On those questions, as well as those of your comments below:
I have no idea, man. Wasn't there and couldn't tell you!
Decide on a mix that suits you. I gave an outing count for night game, if that's what you want to do. Play around with it, experiment, find a schedule that works for you and that you will stick to. I don't want to go into the speculative details more than that because... man, start going out regularly, then ask me that stuff if you're still scratching your head. After three weeks of a regular going-out schedule you'll have answered most of those questions yourself :)
You know what the solution I've found for bitterness from content you consume online is (whether dating apps or stuff you read/watch)? Go out in the real world and talk to actual people. It's a lot more fun and refreshing and freeing than staring at a screen.

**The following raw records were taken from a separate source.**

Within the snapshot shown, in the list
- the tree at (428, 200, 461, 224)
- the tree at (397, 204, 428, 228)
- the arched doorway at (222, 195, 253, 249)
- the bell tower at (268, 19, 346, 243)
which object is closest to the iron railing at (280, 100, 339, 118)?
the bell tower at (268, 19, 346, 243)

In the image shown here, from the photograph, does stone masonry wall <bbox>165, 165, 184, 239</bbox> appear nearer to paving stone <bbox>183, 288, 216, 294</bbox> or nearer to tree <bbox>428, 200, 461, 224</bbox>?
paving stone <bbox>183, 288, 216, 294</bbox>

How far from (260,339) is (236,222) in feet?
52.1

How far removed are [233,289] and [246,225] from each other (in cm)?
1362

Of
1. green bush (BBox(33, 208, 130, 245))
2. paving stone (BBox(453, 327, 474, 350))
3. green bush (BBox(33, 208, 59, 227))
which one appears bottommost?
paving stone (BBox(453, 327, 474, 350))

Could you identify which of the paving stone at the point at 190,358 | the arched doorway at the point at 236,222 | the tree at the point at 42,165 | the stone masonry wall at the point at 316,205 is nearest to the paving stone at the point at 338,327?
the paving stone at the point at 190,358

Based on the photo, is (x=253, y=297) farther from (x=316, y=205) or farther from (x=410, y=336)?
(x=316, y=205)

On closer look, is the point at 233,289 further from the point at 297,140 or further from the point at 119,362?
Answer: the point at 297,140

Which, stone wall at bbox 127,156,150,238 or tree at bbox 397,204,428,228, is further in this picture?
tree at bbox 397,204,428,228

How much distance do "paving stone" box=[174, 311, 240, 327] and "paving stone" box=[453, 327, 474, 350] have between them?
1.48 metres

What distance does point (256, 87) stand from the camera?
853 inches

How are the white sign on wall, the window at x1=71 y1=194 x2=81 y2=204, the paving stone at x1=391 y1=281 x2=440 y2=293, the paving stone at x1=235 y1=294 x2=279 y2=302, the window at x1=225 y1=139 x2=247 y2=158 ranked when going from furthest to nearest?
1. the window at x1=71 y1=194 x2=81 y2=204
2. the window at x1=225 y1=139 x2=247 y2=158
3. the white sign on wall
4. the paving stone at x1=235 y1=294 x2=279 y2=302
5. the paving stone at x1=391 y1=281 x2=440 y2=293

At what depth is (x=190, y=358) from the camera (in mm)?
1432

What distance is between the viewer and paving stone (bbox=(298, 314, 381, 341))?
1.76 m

If you are mass approaching in an obvious way, that is not normal for a guy at any age. If people know you are doing it, they will look at you funny, sure. Solution: don't do it around people you know, or be low key enough about it it doesn't look like you are mass approaching (i.e., be a social guy who talks to guys as well as girls).
I don't know what age you'd like about yourself on dating apps... I try to stay off them as much as possible. You'd need to ask a guy who puts a lot of time into them and has it down well.
On both clubs and apps not working -- there are one million different things it could be. Maybe start with SAC and go from there: similarity, arousal, compliance. Do these girls feel similar to you? Are they aroused? Are they complying? Work your way through SAC, figure out how they're responding and where the problems are, and start to work it out.